Minute By Minute
Album Summary
Cut at the legendary Capitol Studios in Hollywood and handed over to the sure hands of producer Ted Templeman — a man who knew his way around a hit record like nobody's business — "Minute by Minute" came rolling out on Warner Bros. Records on December 10, 1978. The Doobie Brothers were riding high, and this album was the crown jewel of that whole beautiful run. With Michael McDonald's smoky, soulful presence woven deep into the fabric of every groove, and the band pouring everything they had into the sessions, what emerged was something that felt less like a rock album and more like a conversation between genres — rock, pop, and R&B all sitting down together at the same table. This was the Doobies at full power, and the world was about to find out.
Reception
- The album climbed all the way to number one on the Billboard 200, becoming the most commercially successful release in the Doobie Brothers' entire catalog.

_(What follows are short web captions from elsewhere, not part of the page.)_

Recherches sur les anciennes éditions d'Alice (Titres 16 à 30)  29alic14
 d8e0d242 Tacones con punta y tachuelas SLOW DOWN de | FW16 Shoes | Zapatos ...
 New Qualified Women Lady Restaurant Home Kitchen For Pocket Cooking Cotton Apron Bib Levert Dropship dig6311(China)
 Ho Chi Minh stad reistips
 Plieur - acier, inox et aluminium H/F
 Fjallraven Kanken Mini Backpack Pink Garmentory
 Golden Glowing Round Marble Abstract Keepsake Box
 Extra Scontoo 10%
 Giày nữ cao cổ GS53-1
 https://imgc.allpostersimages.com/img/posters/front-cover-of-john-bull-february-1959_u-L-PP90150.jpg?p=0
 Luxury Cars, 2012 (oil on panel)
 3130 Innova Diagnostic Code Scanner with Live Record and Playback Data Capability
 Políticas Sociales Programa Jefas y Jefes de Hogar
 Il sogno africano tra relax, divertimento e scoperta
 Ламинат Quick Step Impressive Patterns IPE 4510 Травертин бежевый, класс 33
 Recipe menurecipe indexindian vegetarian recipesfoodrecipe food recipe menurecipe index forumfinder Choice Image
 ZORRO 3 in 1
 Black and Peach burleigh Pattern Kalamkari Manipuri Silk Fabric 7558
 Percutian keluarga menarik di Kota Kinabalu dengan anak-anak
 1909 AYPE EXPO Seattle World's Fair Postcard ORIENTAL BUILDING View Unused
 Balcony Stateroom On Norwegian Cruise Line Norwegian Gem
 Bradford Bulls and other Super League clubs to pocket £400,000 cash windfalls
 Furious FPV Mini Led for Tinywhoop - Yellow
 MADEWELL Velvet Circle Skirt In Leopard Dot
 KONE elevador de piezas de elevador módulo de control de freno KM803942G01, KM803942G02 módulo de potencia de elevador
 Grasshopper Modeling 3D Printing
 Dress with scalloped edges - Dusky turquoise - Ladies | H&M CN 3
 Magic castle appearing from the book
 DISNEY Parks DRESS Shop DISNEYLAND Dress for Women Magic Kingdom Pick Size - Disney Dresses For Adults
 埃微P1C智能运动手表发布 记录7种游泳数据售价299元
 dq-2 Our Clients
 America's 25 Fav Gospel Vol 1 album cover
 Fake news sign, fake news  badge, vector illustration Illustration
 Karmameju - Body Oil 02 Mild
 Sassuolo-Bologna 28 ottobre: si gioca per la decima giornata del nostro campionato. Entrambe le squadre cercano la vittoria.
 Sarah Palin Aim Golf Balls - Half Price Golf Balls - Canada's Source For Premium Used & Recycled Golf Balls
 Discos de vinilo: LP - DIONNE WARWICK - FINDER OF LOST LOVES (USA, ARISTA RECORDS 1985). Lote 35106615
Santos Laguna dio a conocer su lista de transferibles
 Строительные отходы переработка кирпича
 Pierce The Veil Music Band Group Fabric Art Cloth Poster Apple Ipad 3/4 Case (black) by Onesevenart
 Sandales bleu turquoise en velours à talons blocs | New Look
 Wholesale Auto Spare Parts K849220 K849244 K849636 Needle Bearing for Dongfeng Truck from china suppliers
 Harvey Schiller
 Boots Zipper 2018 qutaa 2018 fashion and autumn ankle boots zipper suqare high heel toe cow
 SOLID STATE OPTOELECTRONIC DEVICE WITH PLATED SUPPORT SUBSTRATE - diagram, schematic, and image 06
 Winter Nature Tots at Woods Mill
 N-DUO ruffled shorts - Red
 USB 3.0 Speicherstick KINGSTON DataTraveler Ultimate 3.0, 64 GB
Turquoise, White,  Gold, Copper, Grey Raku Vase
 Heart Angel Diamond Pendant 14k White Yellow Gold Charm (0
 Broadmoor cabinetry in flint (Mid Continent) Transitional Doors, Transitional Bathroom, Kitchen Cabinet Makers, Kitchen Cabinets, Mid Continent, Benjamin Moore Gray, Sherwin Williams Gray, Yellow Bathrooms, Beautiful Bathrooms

- "What a Fool Believes" — powered by Michael McDonald's extraordinary lead vocal — soared to number one on the Billboard Hot 100, cementing the album's dominance on mainstream radio.
- "Minute by Minute" took home the Grammy Award for Album of the Year, the highest honor in the recording industry, a testament to just how deeply this record resonated with listeners and peers alike.
Significance
- This album marked a full and glorious flowering of the Doobie Brothers' transformation from their harder rock roots into a sophisticated soul-inflected pop-rock sound — a shift that felt not like a compromise, but like a band discovering its truest voice.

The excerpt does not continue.